**Source:**
★ ★ ★
Du 30 mars au 14 mai 2023, la 16ème édition du festival Rencontre des jonglages rend compte en Île-de-France de la grande vivacité du jonglage professionnel contemporain. Le cœur de festival, du 13 au 16 avril à La Courneuve, fut notamment riche en soli qui témoignent d’un double mouvement de la discipline : le retour aux origines ou à l’essentiel et l’invention de langages nouveaux.
La richesse du jonglage contemporain s’observe sous bien des angles. L’un des premiers, le plus visible y compris pour des regards non-aguerris, est l’ampleur des spectacles. La 16ème édition du festival Rencontre des jonglages s’est ouverte à Garges-lès-Gonesse sur une pièce assez vaste, pour cinq jongleurs : Juventud mise en scène par Nicanor de Elia. Dans ce « manifeste jonglé », l’artiste développe « un nouveau langage transversal, où les multiples formes du cirque se projettent vers le futur ». Vint ensuite, à Bondy puis Tremblay-en-France, S’assurer de ses propres murmures, dialogue puissant entre le batteur Pierre Pollet et le jongleur Julien Clément du collectif Petit Travers, qui présentait aussi en ouverture du cœur de festival son spectacle Nuit. Soit une pièce de jonglage par balles, où trois silhouettes éclairées par des bougies créent un rythme et une magie à la fois douce et intense.
★ ★ ★
**Extrait de données:**

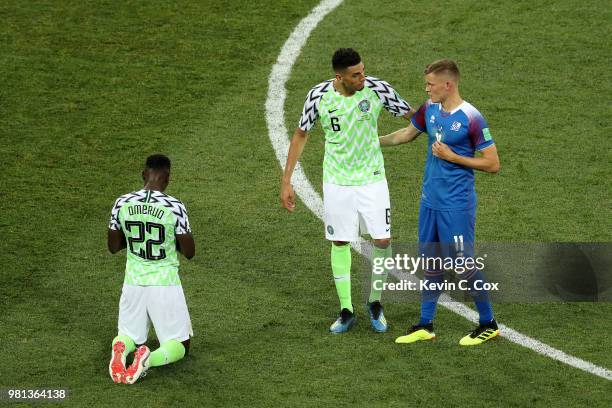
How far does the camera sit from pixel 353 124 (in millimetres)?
10164

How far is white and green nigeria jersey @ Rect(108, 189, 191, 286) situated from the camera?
948 centimetres

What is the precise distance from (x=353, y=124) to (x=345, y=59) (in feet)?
1.86

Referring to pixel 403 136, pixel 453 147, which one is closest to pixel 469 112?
pixel 453 147

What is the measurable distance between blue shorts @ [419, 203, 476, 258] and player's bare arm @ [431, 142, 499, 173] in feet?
1.32

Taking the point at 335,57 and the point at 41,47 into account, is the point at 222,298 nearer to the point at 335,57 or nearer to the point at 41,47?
the point at 335,57

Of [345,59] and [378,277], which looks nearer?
[345,59]

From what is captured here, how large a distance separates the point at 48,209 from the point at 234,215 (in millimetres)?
1904

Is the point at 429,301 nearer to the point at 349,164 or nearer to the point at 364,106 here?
the point at 349,164

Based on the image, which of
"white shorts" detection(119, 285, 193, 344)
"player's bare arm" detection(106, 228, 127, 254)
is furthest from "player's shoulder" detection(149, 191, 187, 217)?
"white shorts" detection(119, 285, 193, 344)

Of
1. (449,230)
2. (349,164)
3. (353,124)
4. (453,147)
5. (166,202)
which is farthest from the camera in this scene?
(349,164)

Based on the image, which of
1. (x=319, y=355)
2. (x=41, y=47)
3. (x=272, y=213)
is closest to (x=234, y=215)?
(x=272, y=213)

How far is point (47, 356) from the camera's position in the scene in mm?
10047

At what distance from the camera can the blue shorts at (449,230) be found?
995 centimetres

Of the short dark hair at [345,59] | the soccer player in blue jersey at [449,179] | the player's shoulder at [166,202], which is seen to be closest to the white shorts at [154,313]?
the player's shoulder at [166,202]
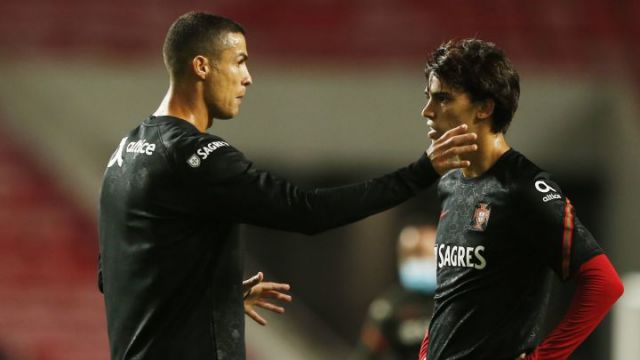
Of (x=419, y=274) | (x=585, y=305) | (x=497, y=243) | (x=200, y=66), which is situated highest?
(x=200, y=66)

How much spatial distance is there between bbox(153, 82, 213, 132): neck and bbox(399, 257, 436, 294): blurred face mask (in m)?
2.61

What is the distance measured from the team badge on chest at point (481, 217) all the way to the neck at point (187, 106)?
85cm

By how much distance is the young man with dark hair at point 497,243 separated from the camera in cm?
298

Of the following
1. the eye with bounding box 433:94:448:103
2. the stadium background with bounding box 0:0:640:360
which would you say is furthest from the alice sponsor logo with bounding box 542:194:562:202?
the stadium background with bounding box 0:0:640:360

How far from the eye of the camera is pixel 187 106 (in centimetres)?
340

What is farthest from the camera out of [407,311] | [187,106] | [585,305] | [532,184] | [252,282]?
[407,311]

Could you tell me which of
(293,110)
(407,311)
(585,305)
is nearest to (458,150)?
(585,305)

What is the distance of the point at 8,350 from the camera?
7.18 metres

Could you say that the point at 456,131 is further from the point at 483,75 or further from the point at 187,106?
the point at 187,106

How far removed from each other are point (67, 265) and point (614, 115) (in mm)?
3956

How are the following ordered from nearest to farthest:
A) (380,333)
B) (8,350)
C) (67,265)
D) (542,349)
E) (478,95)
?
(542,349), (478,95), (380,333), (8,350), (67,265)

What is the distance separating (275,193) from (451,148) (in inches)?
20.1

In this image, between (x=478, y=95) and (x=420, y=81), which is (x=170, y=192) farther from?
(x=420, y=81)

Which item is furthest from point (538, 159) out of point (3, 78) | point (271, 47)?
point (3, 78)
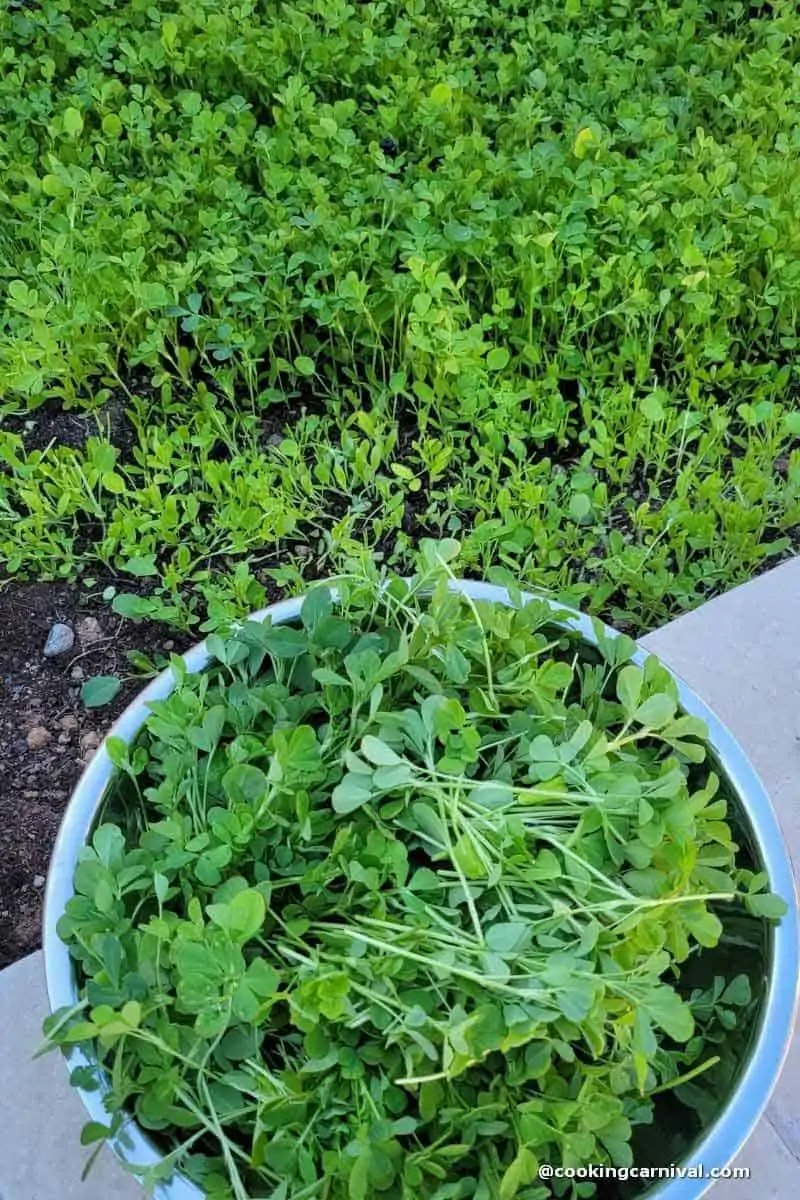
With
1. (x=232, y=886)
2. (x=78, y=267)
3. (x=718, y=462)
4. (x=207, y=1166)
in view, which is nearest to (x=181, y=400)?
(x=78, y=267)

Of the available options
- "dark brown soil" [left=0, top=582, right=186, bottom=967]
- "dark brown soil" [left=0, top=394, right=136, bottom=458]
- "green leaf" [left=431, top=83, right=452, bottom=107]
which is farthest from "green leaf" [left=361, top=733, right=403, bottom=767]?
"green leaf" [left=431, top=83, right=452, bottom=107]

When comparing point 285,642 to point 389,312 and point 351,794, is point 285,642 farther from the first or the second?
point 389,312

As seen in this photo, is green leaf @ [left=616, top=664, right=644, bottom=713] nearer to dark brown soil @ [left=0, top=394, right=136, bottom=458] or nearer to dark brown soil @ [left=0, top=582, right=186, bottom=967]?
dark brown soil @ [left=0, top=582, right=186, bottom=967]

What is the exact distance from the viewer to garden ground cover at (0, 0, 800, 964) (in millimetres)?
1824

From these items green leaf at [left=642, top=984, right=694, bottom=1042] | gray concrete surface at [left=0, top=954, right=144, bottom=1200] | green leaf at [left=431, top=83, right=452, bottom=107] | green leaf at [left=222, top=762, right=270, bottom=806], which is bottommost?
gray concrete surface at [left=0, top=954, right=144, bottom=1200]

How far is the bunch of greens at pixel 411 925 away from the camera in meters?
0.87

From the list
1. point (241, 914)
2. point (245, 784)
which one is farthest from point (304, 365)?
point (241, 914)

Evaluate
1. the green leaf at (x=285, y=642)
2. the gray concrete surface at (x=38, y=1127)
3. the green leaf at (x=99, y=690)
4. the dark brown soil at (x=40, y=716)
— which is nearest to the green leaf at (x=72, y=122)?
the dark brown soil at (x=40, y=716)

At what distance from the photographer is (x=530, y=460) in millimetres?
1929

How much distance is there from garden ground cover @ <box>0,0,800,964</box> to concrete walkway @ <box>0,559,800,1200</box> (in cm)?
15

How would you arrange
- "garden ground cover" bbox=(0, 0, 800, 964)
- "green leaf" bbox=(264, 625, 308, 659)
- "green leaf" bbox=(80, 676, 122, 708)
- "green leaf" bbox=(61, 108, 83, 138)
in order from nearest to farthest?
"green leaf" bbox=(264, 625, 308, 659)
"green leaf" bbox=(80, 676, 122, 708)
"garden ground cover" bbox=(0, 0, 800, 964)
"green leaf" bbox=(61, 108, 83, 138)

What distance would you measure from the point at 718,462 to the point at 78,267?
123 centimetres

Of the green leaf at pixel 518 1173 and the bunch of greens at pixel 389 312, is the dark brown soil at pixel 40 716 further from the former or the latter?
the green leaf at pixel 518 1173

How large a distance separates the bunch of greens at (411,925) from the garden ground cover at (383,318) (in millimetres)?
555
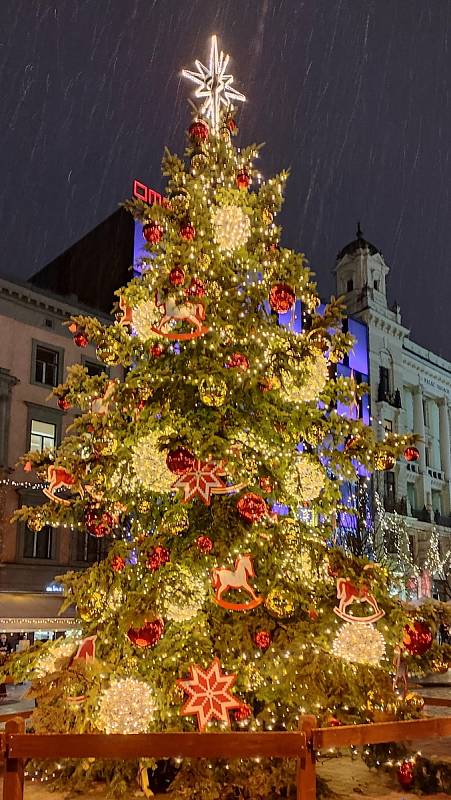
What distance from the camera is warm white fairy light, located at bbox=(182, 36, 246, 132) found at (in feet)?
35.5

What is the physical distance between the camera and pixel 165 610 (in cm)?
826

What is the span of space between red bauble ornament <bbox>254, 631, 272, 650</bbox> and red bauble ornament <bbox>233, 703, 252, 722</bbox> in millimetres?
637

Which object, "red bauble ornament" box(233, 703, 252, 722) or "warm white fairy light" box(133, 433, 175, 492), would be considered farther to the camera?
"warm white fairy light" box(133, 433, 175, 492)

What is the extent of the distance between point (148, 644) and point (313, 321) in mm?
4394

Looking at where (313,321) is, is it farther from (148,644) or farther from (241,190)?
(148,644)

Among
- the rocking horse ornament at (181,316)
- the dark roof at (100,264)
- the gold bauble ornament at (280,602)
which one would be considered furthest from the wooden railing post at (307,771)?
the dark roof at (100,264)

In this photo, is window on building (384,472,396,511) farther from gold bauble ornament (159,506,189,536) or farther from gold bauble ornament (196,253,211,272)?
gold bauble ornament (196,253,211,272)

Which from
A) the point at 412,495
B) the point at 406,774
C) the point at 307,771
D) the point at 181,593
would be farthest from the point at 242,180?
the point at 412,495

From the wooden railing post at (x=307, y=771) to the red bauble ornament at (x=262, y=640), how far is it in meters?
2.37

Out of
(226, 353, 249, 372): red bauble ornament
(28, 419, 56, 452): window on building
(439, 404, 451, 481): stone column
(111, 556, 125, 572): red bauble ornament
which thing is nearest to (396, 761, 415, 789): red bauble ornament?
(111, 556, 125, 572): red bauble ornament

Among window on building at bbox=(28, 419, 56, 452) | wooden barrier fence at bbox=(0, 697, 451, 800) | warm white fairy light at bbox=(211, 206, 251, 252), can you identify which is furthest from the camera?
window on building at bbox=(28, 419, 56, 452)

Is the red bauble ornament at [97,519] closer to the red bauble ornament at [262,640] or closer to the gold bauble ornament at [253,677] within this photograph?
the red bauble ornament at [262,640]

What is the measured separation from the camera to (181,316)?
28.8ft

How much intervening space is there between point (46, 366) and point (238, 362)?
2015cm
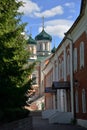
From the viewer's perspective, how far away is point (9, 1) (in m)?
22.0

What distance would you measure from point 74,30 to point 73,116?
286 inches

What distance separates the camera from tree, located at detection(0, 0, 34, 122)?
1741cm

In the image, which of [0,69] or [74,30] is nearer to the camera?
[0,69]

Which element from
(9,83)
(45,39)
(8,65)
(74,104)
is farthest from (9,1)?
(45,39)

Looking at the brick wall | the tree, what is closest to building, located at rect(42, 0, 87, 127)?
the tree

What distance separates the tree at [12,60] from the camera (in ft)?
57.1

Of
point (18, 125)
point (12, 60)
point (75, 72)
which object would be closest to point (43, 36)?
point (75, 72)

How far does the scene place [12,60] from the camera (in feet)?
68.2

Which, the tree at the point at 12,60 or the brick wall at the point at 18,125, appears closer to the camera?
the brick wall at the point at 18,125

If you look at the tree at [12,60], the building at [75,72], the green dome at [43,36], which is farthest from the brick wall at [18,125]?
the green dome at [43,36]

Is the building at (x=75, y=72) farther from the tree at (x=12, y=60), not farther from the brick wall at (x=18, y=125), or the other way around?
the brick wall at (x=18, y=125)

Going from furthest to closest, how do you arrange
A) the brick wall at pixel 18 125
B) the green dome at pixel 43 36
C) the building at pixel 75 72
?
the green dome at pixel 43 36, the building at pixel 75 72, the brick wall at pixel 18 125

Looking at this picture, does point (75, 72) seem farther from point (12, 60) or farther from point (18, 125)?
point (18, 125)

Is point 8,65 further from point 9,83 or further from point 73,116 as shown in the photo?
point 73,116
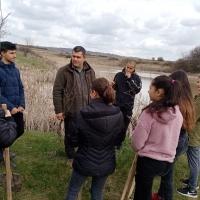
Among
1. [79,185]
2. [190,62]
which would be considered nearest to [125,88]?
[79,185]

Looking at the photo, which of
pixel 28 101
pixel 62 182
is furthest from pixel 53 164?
pixel 28 101

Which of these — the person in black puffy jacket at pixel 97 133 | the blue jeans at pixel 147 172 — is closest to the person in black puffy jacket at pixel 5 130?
the person in black puffy jacket at pixel 97 133

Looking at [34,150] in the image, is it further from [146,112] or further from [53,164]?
[146,112]

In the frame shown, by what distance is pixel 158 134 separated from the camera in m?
2.46

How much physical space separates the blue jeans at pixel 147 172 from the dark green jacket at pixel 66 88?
4.71 feet

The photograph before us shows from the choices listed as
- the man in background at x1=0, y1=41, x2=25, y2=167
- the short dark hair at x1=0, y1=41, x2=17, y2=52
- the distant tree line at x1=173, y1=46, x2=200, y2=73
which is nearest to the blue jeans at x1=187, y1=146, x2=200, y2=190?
the man in background at x1=0, y1=41, x2=25, y2=167

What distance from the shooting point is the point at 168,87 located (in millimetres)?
2496

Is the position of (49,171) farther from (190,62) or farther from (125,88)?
(190,62)

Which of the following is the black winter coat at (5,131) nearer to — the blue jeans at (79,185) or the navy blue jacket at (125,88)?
the blue jeans at (79,185)

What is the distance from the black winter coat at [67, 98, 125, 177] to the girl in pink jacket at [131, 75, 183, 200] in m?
0.25

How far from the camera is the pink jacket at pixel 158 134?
2.43 meters

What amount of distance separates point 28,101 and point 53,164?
142 inches

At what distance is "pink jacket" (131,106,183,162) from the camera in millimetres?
2434

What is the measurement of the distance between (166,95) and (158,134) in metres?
0.39
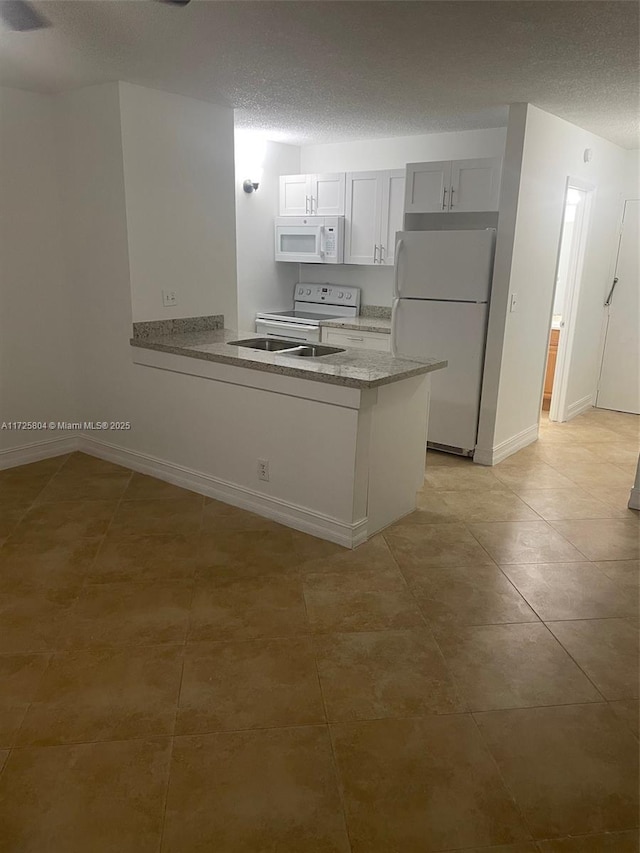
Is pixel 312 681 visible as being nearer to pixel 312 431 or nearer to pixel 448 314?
pixel 312 431

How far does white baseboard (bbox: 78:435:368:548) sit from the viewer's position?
3.19 m

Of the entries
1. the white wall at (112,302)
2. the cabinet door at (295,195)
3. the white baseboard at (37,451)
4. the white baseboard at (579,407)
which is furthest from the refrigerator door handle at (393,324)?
the white baseboard at (37,451)

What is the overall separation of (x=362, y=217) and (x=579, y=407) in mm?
2708

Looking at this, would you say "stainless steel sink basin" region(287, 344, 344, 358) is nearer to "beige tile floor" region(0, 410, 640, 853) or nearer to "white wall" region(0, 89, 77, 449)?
"beige tile floor" region(0, 410, 640, 853)

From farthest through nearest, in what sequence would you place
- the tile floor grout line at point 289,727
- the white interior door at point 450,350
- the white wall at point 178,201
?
the white interior door at point 450,350 < the white wall at point 178,201 < the tile floor grout line at point 289,727

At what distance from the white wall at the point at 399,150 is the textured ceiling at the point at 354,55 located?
613 millimetres

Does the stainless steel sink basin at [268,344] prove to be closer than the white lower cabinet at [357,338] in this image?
Yes

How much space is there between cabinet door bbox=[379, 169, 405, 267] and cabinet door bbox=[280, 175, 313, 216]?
78cm

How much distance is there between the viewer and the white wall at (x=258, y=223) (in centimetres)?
537

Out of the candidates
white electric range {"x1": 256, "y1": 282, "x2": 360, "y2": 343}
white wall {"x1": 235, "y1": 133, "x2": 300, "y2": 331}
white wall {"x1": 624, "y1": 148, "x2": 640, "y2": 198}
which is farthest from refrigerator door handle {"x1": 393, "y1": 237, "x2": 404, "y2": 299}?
white wall {"x1": 624, "y1": 148, "x2": 640, "y2": 198}

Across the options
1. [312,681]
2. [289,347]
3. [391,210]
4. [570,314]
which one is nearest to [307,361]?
[289,347]

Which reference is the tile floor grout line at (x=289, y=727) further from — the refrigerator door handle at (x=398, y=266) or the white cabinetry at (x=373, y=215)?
the white cabinetry at (x=373, y=215)

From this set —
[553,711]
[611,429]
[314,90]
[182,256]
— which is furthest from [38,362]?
[611,429]

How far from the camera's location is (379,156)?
5336 mm
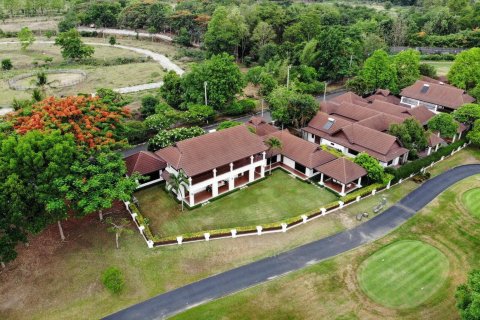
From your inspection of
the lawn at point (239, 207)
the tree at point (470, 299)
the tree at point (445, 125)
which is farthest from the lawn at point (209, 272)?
the tree at point (445, 125)

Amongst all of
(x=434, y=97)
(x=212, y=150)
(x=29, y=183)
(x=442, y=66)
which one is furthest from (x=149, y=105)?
(x=442, y=66)

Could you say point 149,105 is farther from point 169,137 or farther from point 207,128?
point 169,137

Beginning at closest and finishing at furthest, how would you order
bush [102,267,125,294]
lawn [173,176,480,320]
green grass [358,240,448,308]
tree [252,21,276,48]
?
1. lawn [173,176,480,320]
2. bush [102,267,125,294]
3. green grass [358,240,448,308]
4. tree [252,21,276,48]

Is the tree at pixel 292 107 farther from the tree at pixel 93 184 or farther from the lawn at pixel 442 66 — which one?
the lawn at pixel 442 66

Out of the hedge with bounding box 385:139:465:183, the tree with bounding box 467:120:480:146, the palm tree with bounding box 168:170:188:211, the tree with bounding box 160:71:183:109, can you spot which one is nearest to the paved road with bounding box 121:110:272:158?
the tree with bounding box 160:71:183:109

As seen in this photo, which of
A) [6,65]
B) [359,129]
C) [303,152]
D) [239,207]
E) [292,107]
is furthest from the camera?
[6,65]

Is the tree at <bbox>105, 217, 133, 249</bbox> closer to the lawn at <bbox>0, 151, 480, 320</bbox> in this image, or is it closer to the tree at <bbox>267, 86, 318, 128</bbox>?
the lawn at <bbox>0, 151, 480, 320</bbox>

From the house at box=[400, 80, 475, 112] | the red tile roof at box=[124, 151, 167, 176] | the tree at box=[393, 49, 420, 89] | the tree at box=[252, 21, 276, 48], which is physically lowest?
the red tile roof at box=[124, 151, 167, 176]
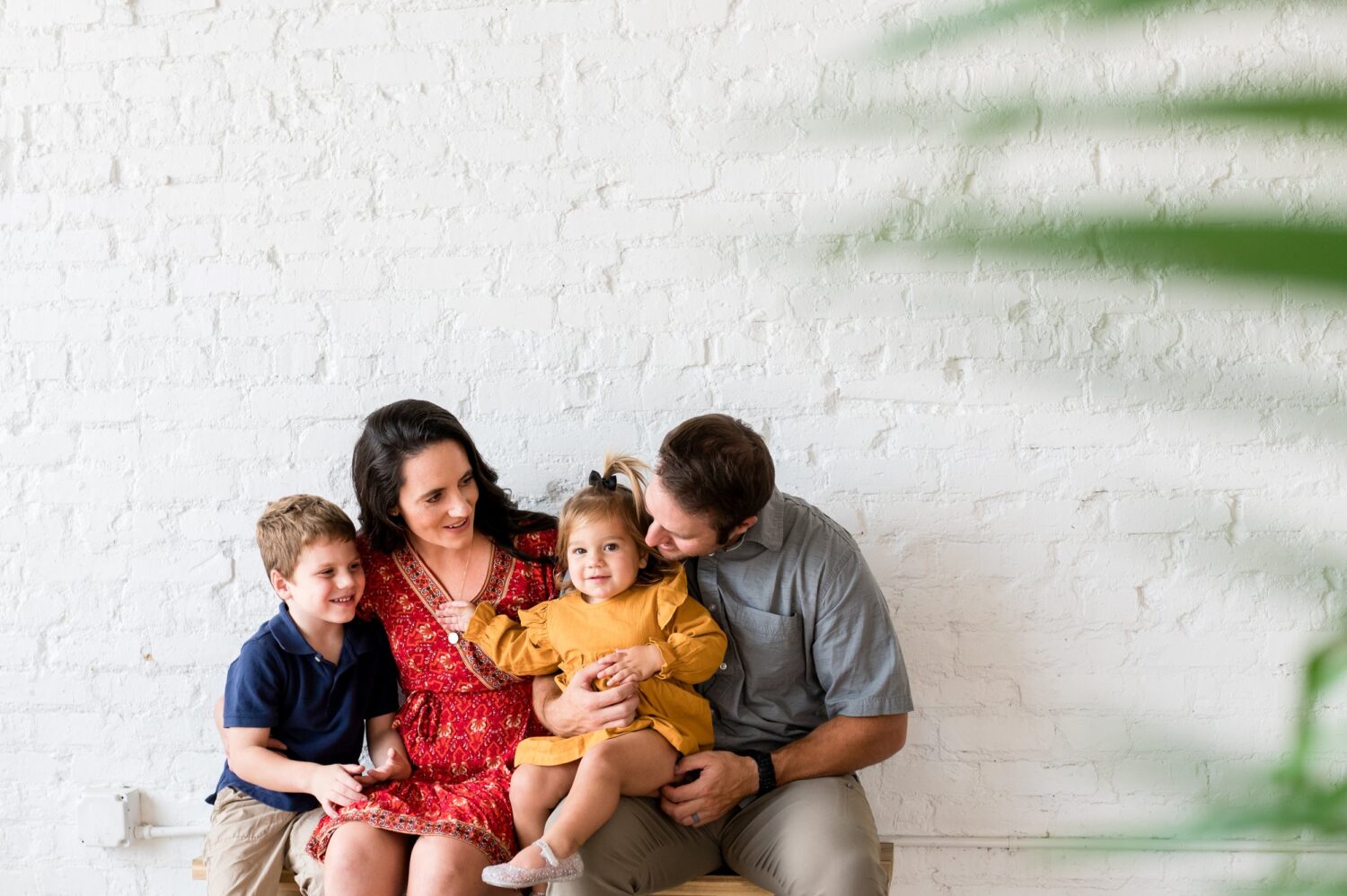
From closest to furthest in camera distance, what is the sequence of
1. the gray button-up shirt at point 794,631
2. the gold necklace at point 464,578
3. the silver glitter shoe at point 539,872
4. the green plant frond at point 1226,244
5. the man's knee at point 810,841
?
the green plant frond at point 1226,244
the silver glitter shoe at point 539,872
the man's knee at point 810,841
the gray button-up shirt at point 794,631
the gold necklace at point 464,578

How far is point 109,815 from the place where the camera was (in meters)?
2.49

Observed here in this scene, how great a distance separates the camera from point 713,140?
2.22 metres

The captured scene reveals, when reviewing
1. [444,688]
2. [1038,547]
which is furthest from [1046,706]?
[444,688]

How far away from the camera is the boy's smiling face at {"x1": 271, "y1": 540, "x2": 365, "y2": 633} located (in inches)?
80.1

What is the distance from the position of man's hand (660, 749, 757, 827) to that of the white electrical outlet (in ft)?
4.07

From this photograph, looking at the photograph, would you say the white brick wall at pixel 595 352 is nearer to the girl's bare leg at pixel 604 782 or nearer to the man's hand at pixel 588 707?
the man's hand at pixel 588 707

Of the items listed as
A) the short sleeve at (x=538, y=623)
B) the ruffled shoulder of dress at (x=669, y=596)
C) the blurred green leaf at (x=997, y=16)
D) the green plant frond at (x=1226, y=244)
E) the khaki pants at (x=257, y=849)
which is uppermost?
the blurred green leaf at (x=997, y=16)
★ ★ ★
**Tâche donnée:** D'après la source, dans quelle ville s'est ouverte la 16e édition du festival Rencontre des jonglages ? Appuyez-vous uniquement sur la source.

**Résultat attendu:** À Garges-lès-Gonesse.